Do more training than running? You can still enjoy all the natural movement benefits of the Nike Free system with the Nike Free Trainer 3.0 ($TBA). Built on the Free outsole, the Trainer 3.0 features a mesh upper with polyurethane support, a Dynamic Fit system to cradle the midfoot and provide a lock-down fit, and a Phylon midsole for added cushioning. All these materials also happen to be lightweight, allowing a size 9 to weigh in a just 9 ounces. Arriving in January.
Is it a basketball shoe? A futuristic sleeve/boot? Actually, the Air Jordan XX8 ($250) is a little bit of both. The exterior of the shoe is dominated by a Schoeller mesh stretch synthetic shroud that serves to hide the majority of the shoe when zipped, making the whole thing look more like an overgrown sock than a shoe. It still offers high-end b-ball features, however, including the new Jordan Flight Plate that lets the shoe's Zoom Air units react more responsively, internal straps to keep your foot in place, and a molded heel counter made from carbon fiber for added support. Landing at a store near you next February.

◆ DATASET
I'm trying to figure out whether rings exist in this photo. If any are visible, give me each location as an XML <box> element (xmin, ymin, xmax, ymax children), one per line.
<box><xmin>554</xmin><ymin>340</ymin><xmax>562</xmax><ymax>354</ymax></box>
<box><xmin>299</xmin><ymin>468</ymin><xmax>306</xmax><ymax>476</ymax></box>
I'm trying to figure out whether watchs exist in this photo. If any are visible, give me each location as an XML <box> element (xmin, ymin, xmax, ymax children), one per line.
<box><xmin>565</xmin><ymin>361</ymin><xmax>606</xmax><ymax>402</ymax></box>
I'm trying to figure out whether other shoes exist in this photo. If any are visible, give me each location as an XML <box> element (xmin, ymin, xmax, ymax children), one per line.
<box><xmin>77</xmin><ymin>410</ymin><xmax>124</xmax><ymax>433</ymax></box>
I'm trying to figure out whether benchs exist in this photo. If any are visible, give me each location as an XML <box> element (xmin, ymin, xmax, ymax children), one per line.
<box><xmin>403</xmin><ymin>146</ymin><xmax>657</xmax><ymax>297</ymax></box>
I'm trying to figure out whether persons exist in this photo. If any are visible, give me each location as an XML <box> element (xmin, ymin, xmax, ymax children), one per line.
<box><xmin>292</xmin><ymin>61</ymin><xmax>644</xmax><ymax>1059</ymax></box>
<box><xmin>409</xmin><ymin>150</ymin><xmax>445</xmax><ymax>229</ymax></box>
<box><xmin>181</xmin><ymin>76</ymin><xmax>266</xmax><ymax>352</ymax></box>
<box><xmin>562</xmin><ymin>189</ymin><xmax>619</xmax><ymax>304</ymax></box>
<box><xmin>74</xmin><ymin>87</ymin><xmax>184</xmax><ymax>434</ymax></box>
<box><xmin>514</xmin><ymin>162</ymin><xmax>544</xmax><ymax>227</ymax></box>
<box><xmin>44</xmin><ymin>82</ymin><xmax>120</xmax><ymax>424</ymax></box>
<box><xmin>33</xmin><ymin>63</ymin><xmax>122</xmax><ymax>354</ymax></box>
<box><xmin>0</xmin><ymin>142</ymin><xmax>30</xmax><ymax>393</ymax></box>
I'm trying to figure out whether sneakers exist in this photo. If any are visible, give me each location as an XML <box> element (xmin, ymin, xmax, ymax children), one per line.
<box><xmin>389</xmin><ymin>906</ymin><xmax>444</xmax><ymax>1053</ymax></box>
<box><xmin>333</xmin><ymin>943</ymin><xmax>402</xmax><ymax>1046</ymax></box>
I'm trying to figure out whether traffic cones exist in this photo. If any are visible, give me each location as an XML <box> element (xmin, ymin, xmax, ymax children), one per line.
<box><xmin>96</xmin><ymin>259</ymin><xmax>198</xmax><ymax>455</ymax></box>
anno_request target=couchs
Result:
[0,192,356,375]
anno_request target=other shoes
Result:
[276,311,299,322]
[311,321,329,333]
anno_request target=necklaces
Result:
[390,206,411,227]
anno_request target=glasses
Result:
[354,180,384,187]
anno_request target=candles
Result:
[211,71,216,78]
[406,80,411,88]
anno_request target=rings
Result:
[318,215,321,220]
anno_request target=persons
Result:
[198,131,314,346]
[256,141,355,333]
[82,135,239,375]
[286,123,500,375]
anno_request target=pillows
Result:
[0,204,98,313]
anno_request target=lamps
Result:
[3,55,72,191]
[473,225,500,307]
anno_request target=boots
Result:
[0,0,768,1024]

◆ TASKS AND EXERCISES
1. From the shoe descriptions, list every component the Nike Free Trainer 3.0 is described as being built on or featuring.
2. Repeat word for word the part of the shoe descriptions that opens with the words containing "Do more training" and closes with "Arriving in January.".

◆ RESPONSES BY ITEM NUMBER
1.
- Free outsole
- Mesh upper with polyurethane support
- Dynamic Fit system
- Phylon midsole

2.
Do more training than running? You can still enjoy all the natural movement benefits of the Nike Free system with the Nike Free Trainer 3.0 ($TBA). Built on the Free outsole, the Trainer 3.0 features a mesh upper with polyurethane support, a Dynamic Fit system to cradle the midfoot and provide a lock-down fit, and a Phylon midsole for added cushioning. All these materials also happen to be lightweight, allowing a size 9 to weigh in a just 9 ounces. Arriving in January.